* Exercise details *
Render the material below as a JSON list of strings, with one string per line and any blank lines left out.

* Data section *
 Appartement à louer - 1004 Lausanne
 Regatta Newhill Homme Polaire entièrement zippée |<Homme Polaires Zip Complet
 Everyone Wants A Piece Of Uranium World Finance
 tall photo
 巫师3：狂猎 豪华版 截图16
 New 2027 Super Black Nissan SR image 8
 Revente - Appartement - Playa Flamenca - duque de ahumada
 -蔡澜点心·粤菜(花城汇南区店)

* Solution for this problem *
[
  " Appartement à louer - 1004 Lausanne",
  " Regatta Newhill Homme Polaire entièrement zippée |<Homme Polaires Zip Complet",
  " Everyone Wants A Piece Of Uranium World Finance",
  " tall photo",
  " 巫师3：狂猎 豪华版 截图16",
  " New 2027 Super Black Nissan SR image 8",
  " Revente - Appartement - Playa Flamenca - duque de ahumada",
  " -蔡澜点心·粤菜(花城汇南区店)"
]